Non je ne suis jamais seul avec ma solitude, je m'en suis fait presque une amie, une douce habitude…par elle j'ai autant appris que j'ai versé de larmes…Non, je ne suis jamais seul avec ma solitude… Vous avez peut-être reconnu la mélodie et les paroles d'une chanson de Georges Moustaki, Ma solitude.
Ces paroles nous disent en quelques mots la complexité, la tension dans laquelle nous met la solitude: une tension entre un lieu qui nous fait du bien, un lieu à apprivoiser et un lieu qui nous fait peur, et qui parfois nous fait pleurer.
Et cette tension, Juliette la connaît bien. Juliette est une jeune femme de trente ans, qui enchaîne les activités les unes aux autres comme autant de manteaux qu'elle met pour se protéger. Fitness, sorties, ciné, elle est toujours occupée et elle avoue une hantise des dimanches, parce que ce jour là « il n'y a rien à faire ». Ce jour-là, elle traîne chez elle en pyjama, passant d'un chat sur le net à une série à la TV, scrutant régulièrement son portable dans l'espoir d'y découvrir un message. Elle se sent vaguement tendue et mal à l'aise, et elle se réjouit du lundi qui lui permet de reprendre le tourbillon de sa vie. Brusquement, quand le copain avec qui elle s'était imaginée fonder une famille, la laisse tomber, elle se trouve plongée dans une crise violente « Je ne compte pour personne et puis tout le monde me fuit, c’est toujours à moi de demander et de faire les téléphones et même Dieu, se moque de moi. ».

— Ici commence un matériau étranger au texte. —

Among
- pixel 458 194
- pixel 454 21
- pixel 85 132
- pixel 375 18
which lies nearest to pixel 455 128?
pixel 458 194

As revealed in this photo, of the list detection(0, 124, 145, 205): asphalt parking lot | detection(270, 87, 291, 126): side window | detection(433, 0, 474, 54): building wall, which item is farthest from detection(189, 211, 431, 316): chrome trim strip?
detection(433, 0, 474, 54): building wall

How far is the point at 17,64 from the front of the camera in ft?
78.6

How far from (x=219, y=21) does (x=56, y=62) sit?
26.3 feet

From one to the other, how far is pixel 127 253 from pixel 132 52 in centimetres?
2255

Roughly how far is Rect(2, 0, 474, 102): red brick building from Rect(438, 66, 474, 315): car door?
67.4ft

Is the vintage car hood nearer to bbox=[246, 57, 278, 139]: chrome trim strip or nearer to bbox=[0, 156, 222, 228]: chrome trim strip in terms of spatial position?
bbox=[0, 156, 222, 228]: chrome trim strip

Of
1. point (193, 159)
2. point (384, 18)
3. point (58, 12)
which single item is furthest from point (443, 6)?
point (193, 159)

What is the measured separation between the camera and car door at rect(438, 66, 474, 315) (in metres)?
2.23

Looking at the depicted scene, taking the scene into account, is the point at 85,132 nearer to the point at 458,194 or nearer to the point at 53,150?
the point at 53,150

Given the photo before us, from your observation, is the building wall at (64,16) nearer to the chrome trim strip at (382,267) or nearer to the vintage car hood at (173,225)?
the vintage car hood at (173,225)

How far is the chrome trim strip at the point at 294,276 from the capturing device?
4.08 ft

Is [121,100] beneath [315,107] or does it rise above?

Juliette a gardé la foi de son enfance et quand quelque chose va mal, elle prie, mais cette fois-ci elle se sent abandonnée, elle n’a plus envie de rien. Elle me téléphone. Après une demi-heure de paroles enfiévrées, survient un premier petit moment de silence. Juliette me dira plus tard qu'elle venait d'entrapercevoir cette vérité qui nous appartient à tous : « Nul ne peut naître, vivre ou mourir à notre place. » Et cette découverte l'a complètement paniquée. Mais elle se sent devant une sorte de quitte ou double et courageusement, elle décide de commencer un travail sur elle-même et d’accepter de se défaire peu à peu des nombreuses couches de vêtements protecteurs qu'elle s'était construites.
Son expérience rejoint celle qui a été, à sa manière et dans son temps, l’expérience du prophète d'Elie. Aujourd’hui encore, son histoire peut nous éclairer. Elie, c'est ce prophète flamboyant à qui tout réussit. Sa mission est de faire revenir les Israélites vers leur Dieu, qu’ils ont délaissé au profit de ceux de leurs voisins, et notamment le dieu Baal.
Alors, Elie se met en route et il surgit devant le roi. Il l'interpelle et lui annonce une terrible sécheresse. Sitôt cette déclaration faite, c'est lui-même qui est interpellé : Dieu l'appelle pour qu'il s'éloigne ; Il l’envoie vivre dans un ravin, près d'un torrent. Le voilà secouru d’une manière étrange : des corbeaux viennent le nourrir matin et soir. Une fois le torrent asséché, Dieu l'enjoint à nouveau de partir, encore plus loin en pays étranger, où il sera nourri et hébergé par une veuve.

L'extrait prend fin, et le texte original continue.